Objective: To increase knowledge of the condition, we discuss a pediatric case where the patient feigned neuropsychiatric symptoms.
Methods: A 15-year-old female adolescent presented with neuropsychiatric symptoms suggestive of rare conditions such as Delusional Misidentification Syndrome (i.e., Capgras and Fregoli syndromes) and Developmental Prosopagnosia as well as epileptic seizures.

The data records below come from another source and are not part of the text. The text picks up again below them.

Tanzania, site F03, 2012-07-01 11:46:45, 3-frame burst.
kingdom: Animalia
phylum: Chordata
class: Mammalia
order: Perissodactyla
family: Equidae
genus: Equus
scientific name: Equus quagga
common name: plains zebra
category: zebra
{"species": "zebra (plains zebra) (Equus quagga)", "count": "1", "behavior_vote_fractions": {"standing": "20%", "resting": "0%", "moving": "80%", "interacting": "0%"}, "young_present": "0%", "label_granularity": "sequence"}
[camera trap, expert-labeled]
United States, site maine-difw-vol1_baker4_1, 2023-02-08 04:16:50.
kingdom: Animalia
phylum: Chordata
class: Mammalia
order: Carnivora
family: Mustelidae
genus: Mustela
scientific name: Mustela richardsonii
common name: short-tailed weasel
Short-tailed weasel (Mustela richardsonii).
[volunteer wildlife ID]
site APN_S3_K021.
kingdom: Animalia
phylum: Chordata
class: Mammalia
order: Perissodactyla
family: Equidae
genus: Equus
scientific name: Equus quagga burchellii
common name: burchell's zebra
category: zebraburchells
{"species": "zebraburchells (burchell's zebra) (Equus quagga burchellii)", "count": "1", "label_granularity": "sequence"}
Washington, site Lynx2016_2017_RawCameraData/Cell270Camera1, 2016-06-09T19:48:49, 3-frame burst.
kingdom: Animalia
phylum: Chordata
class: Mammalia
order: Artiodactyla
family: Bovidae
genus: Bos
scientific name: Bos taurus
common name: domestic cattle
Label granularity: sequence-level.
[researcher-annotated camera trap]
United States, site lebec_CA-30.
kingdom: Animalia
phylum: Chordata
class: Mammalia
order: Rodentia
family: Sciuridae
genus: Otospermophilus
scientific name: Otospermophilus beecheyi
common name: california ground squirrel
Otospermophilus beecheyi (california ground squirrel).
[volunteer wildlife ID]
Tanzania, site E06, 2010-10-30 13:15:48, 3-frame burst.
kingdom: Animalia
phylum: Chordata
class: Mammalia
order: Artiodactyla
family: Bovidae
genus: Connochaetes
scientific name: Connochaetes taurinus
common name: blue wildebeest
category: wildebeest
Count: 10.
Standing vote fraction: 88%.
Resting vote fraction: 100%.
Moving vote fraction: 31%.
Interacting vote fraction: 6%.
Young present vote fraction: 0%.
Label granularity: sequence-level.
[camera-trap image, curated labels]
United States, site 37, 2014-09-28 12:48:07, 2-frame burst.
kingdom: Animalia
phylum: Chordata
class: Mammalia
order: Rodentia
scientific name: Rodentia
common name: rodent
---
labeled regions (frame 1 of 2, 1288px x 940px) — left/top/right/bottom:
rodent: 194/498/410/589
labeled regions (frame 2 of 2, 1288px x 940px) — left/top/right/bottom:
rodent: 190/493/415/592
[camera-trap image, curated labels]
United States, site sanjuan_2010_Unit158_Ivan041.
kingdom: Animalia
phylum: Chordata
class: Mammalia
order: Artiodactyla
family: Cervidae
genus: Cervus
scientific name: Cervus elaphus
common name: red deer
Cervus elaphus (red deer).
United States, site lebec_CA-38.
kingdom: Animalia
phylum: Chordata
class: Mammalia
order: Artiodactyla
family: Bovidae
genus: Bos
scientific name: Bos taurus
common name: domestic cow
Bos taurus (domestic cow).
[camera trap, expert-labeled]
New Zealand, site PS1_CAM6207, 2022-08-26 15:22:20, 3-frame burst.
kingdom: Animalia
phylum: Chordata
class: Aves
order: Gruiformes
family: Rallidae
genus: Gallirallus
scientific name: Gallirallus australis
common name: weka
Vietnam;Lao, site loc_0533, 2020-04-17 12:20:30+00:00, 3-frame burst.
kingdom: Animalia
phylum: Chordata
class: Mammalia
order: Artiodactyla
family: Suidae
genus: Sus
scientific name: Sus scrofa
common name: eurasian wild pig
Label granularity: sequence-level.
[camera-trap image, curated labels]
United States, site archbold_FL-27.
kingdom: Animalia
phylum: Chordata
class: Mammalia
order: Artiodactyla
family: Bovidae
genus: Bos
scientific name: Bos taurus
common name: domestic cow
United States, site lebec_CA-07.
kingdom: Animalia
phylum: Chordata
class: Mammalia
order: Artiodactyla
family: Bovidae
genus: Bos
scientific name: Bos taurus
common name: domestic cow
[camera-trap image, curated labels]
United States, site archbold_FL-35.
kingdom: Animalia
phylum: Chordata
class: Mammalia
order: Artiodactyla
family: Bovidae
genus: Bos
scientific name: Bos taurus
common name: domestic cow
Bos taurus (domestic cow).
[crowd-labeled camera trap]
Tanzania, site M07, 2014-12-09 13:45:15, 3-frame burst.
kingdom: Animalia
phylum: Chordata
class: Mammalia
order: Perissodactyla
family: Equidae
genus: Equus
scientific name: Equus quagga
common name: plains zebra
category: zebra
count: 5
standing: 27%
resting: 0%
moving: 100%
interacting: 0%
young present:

Results: When Delusional Misidentification Syndrome was suspected, she was treated with Risperidone. Due to suboptimal response, Alprazolam and Sertraline were added and then Risperidone was cross-titrated to Haloperidol. The condition severity led to her admission to an inpatient Child and Adolescent Neuropsychiatry Unit. MRI scan and electroencephalographic recording were normal. The self- and parent-reported psychological assessment indicated several psychiatric symptoms. Instead, the clinician-administered Minnesota Multiphasic Personality Inventory-Adolescent and Structured Inventory of Malingered Symptomatology suggested a fake-bad profile and neuropsychiatric symptom simulation. Along with evidence of incongruent symptoms between the patient’s interviews, such investigations led to the diagnosis of Factitious Disorder. Psychopharmacological treatment was discontinued, and psychological support was offered to the patient and her parents.
Conclusion: Increasing knowledge about Factitious Disorder is needed.
Keywords: Munchausen syndrome, malingering, confrontation, psychopharmacology, psychotherapy, child and adolescent neuropsychiatry, intelligence.